# Do this
Rewrite the material from its first line through the line containing "646 millimetres", swapping "observer" for "viewer" and leaving everything else as it is.

# Data for processing
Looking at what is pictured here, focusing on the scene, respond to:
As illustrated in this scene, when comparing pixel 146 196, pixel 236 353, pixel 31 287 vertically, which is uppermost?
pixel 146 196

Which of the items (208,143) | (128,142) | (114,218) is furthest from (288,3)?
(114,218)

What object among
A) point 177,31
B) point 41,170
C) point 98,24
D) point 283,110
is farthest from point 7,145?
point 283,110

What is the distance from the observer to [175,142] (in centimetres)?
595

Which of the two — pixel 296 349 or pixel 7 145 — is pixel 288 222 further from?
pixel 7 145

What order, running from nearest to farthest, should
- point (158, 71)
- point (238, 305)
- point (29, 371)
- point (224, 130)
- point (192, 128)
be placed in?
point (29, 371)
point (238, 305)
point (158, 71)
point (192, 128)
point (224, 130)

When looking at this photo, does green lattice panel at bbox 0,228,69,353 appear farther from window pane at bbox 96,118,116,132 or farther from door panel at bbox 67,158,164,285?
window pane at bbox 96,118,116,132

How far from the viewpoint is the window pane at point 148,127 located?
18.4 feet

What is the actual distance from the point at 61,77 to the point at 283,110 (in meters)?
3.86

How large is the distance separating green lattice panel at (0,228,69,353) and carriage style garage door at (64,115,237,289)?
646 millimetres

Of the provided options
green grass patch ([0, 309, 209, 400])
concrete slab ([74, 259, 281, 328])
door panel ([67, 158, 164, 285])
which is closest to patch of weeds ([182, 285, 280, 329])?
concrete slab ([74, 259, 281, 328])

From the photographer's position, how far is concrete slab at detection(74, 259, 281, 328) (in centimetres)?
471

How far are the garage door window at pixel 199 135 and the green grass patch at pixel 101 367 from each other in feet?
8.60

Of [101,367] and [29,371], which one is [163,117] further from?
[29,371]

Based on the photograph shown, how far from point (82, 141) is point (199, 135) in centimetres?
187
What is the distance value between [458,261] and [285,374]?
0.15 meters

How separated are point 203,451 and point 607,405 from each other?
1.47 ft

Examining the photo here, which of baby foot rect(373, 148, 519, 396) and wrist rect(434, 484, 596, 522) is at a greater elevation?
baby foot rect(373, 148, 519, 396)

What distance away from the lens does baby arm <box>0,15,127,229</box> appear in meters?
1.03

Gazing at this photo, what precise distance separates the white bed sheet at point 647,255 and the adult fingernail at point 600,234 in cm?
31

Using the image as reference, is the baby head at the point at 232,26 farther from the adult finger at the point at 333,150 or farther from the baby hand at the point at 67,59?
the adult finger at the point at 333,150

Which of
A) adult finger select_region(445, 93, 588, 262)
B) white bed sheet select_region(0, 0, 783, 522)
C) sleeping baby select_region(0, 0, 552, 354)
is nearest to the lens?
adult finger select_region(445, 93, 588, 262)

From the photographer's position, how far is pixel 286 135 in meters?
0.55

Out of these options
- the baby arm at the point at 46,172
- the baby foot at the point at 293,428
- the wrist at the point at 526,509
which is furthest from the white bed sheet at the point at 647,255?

# Answer
Looking at what is pictured here, focusing on the scene, respond to:
As illustrated in this scene, when comparing pixel 146 196, pixel 236 353, pixel 31 287 vertically, which is uppermost?
pixel 146 196

Which of the items (208,143) | (128,142) | (114,218) is furthest from (288,3)?
(114,218)

What object among
A) point 177,31
B) point 41,170
C) point 98,24
D) point 283,110
is farthest from point 7,145?
point 283,110

What is the distance from the viewer to [175,142] (in centimetres)?
595

Which of the two — pixel 296 349 or pixel 7 145 — is pixel 288 222 further from?
pixel 7 145

What order, running from nearest to farthest, should
- point (158, 71)
- point (238, 305)
- point (29, 371)
- point (224, 130)
- point (192, 128)
be placed in?
point (29, 371)
point (238, 305)
point (158, 71)
point (192, 128)
point (224, 130)

When looking at this photo, does green lattice panel at bbox 0,228,69,353 appear farther from window pane at bbox 96,118,116,132 or farther from door panel at bbox 67,158,164,285?
window pane at bbox 96,118,116,132

How far from the viewpoint is the window pane at point 148,127 located?
18.4 feet

What is the actual distance from the point at 61,77 to the point at 283,110 (in meters)?
3.86

How large is the distance separating green lattice panel at (0,228,69,353) and carriage style garage door at (64,115,237,289)?
646 millimetres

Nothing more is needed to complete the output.